Há uma sensação de fascismo no ar, com sua carga de triunfalismo, de completa anulação da escala humana e comunitária. A arrogância feita de metal e pedra agride e anula tudo ao redor, como os efeitos de uma bomba ou de um gás paralisante.
Em relação à comunidade indígena Pataxó de Coroa Vermelha, obrigada a aceitá-lo sem conhecer, o conjunto invasor significa a afirmação do poder do Estado, da sociedade europeia, ocidental e pretensamente cristã.
Em relação aos demais povos indígenas do Brasil, para onde o monumento necessariamente espalha o seu significado, ele projecta a mesma sombra: a do controle opressor do Estado nacional, espalha a exigência da obediência, espalha o constrangimento e o medo frente ao poder.
Em relação ao símbolo utilizado «a cruz de Cristo» o Estado recolheu esta imagem, cara a uma grande parcela do povo brasileiro, ampliou-a, deformou-a até o limite dos materiais utilizados, deu-lhe uma rigidez de couraça, um tamanho descomunal, um brilho ofuscante, impôs as cores do próprio Estado (verde, amarelo e azul); e agora utiliza-a para os seus próprios fins.
O Governo Federal, através do monumento de Coroa Vermelha e do seu espírito autoritário, «feito para durar mais cinco séculos», parece recrucificar o próprio Cristo, manipulando seu o símbolo mais profundo.
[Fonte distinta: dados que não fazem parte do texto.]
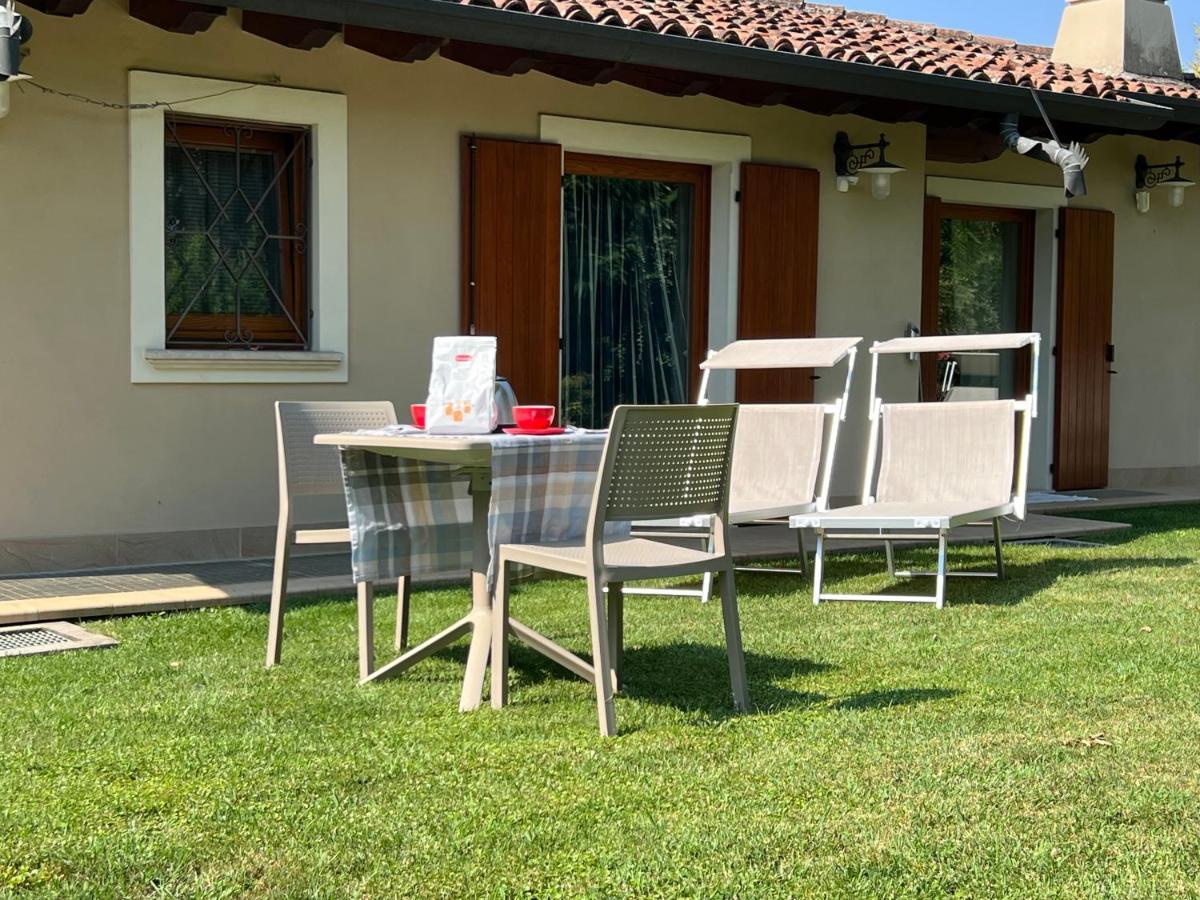 Steba House Savani Barbara Foresteria Lombarda Lonato Buitenkant foto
Aliado a isso, revela a intenção de recolonizar os territórios indígenas por esta mesma extensão de tempo.
Da mesma forma que constrangeu a comunidade indígena de Coroa Vermelha a aceitar o monumento, o governo de Fernando Henrique Cardoso constrangeu os bispos brasileiros da Igreja Católica a inaugurá-lo.

 

Festejar o quê?

Por ordem do governo estadual, foi destruído no passado dia 4 um monumento erigido pelos índios pataxós na reserva de Coroa Vermelha. Em plena comemoração dos 500 anos do Descobrimento do Brasil, este acto simboliza de forma emblemática a forma como os índios continuam a ser tratados pelas autoridades brasileiras.
A população indígena no país reduziu-se de mais 5 milhões de pessoas, à época do Descobrimento, para cerca de 270 mil na actualidade. Espoliados nos seus direitos, os índios continuam a lutar, pagando muitas vezes com a própria vida, pelo direito a um espaço em que possam viver condignamente, em harmonia com a natureza. 500 anos depois, os índios do Brasil não têm quase nada a comemorar neste mês de Abril.